There are no spare parts recommended for Bases or Remotes.
Everyone says they offer excellent technical support. What makes your technical support different?
When you call MicroRidge for technical support, you will reach a real person, not a voicemail system. We provide unlimited technical support at no charge on all of the products that we manufacture both before and after your purchase.
What SPC/DAQ software will MobileCollect work with?
MobileCollect will work with any software that accepts ASCII strings. Virtually all of the SPC/DAQ software accepts this kind of input.
How do I connect MobileCollect to my computer if my computer does not have a serial port?

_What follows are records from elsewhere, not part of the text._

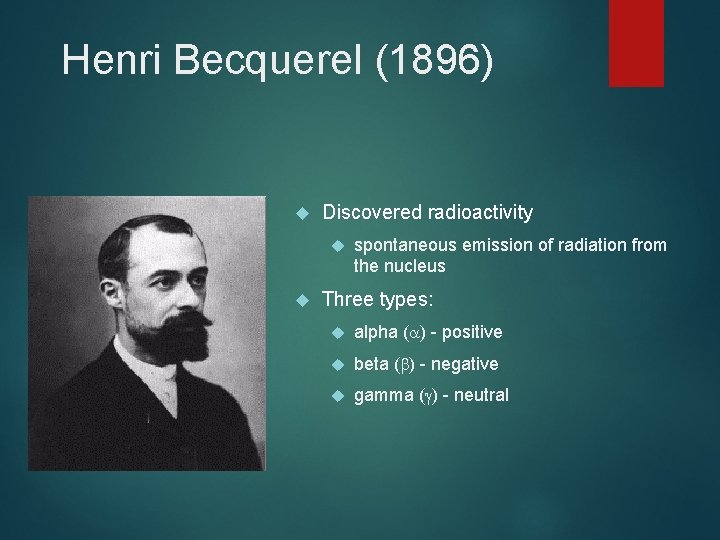 Henri Becquerel (1896)

Discovered radioactivity

spontaneous emission of radiation from the nucleus

Three types:

alpha ($\alpha$) - positive

beta ($\beta$) - negative

gamma ($\gamma$) - neutral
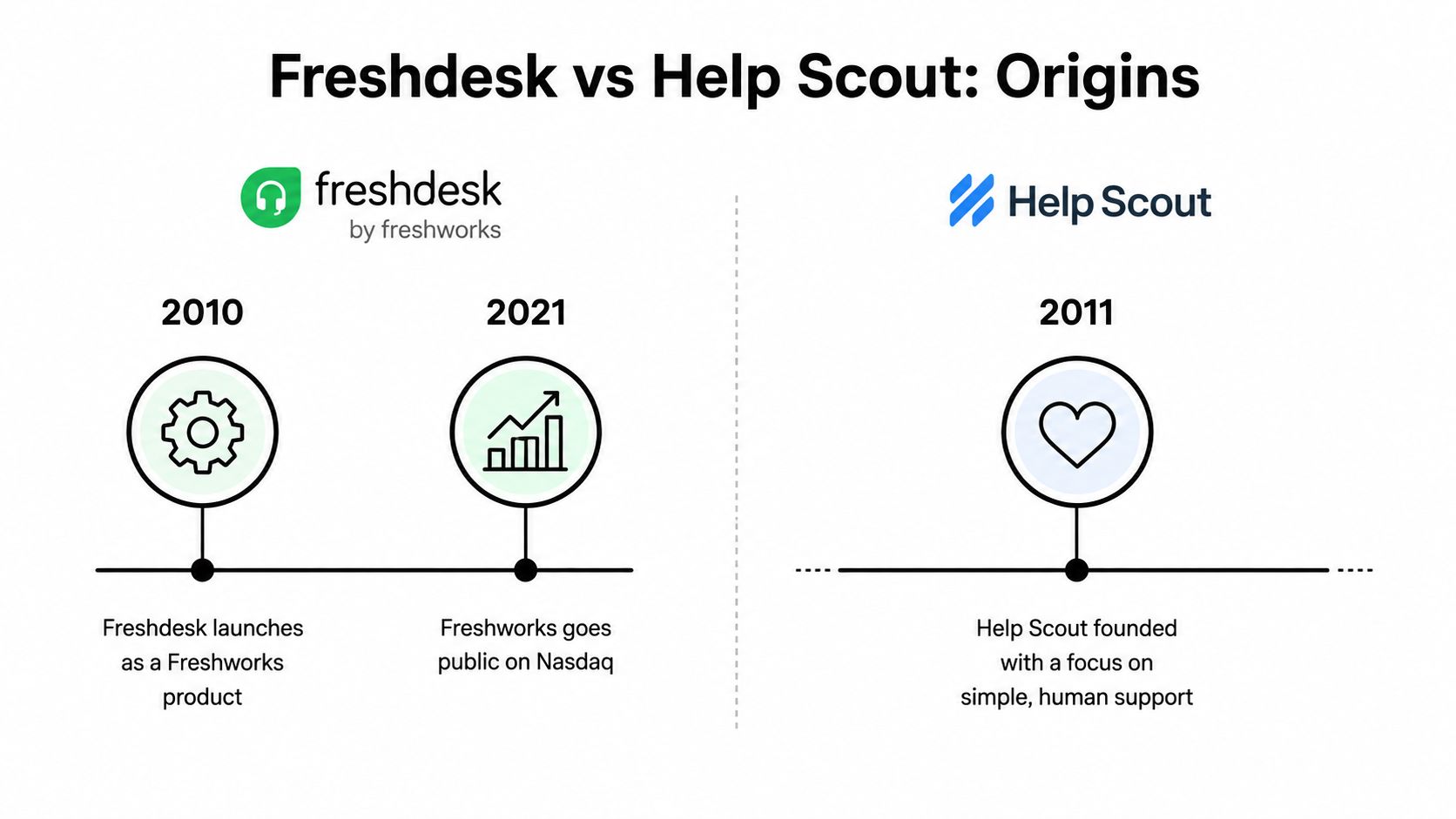 Freshdesk vs Help Scout: Origins

freshdesk
by freshworks

2010

Freshdesk launches as a Freshworks product

2021

Freshworks goes public on Nasdaq

Help Scout

2011

Help Scout founded with a focus on simple, human support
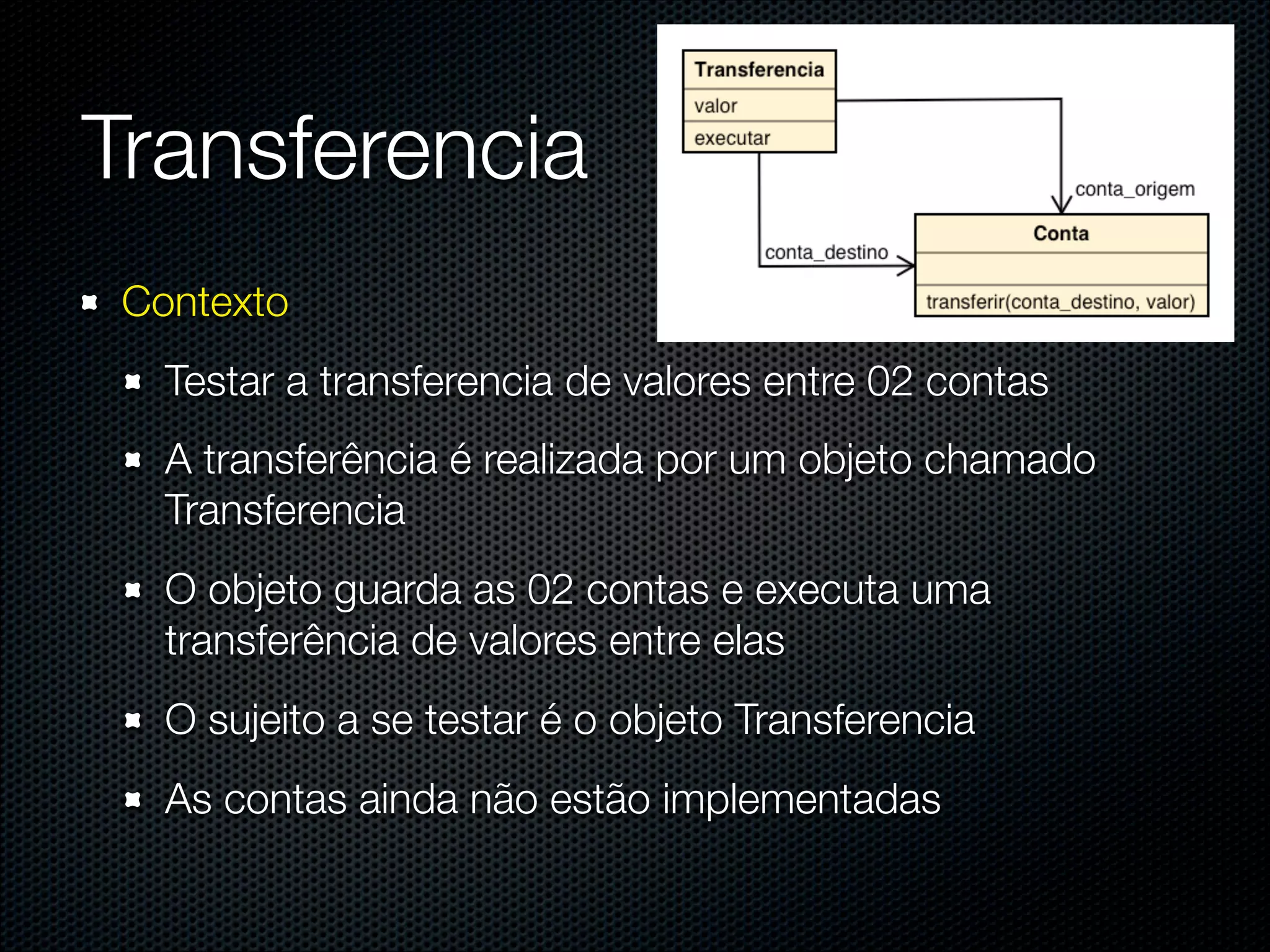 Transferencia

Transferencia
valor
executar

conta_origem

conta_destino

Conta
transferir(conta_destino, valor)

Contexto

Testar a transferencia de valores entre 02 contas

A transferência é realizada por um objeto chamado Transferencia

O objeto guarda as 02 contas e executa uma transferência de valores entre elas

O sujeito a se testar é o objeto Transferencia

As contas ainda não estão implementadas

If your computer does not have a serial port, it should have multiple USB ports. The USB Base connects directly to a USB port. The RS-232 Base can be connected to a USB port with a serial to USB cable. The USB drivers that are installed make the USB connections look like a regular serial port to your application.
I thought serial ports and RS-232 technology were obsolete?
This is a common perception that is definitely incorrect. When you use a serial to USB cable, you also install drivers to make that USB connection look like a standard RS-232 port within your computer. Your application software will be looking for a serial port (COM1, COM2, etc.) for data input. Your PC application will not know and does not care whether that serial port was a standard serial port on a PC or whether it was created by the USB drivers. They all look the same. RS-232 communications is a very cost effective and efficient method for transmitting data at speeds up to 115.2K baud.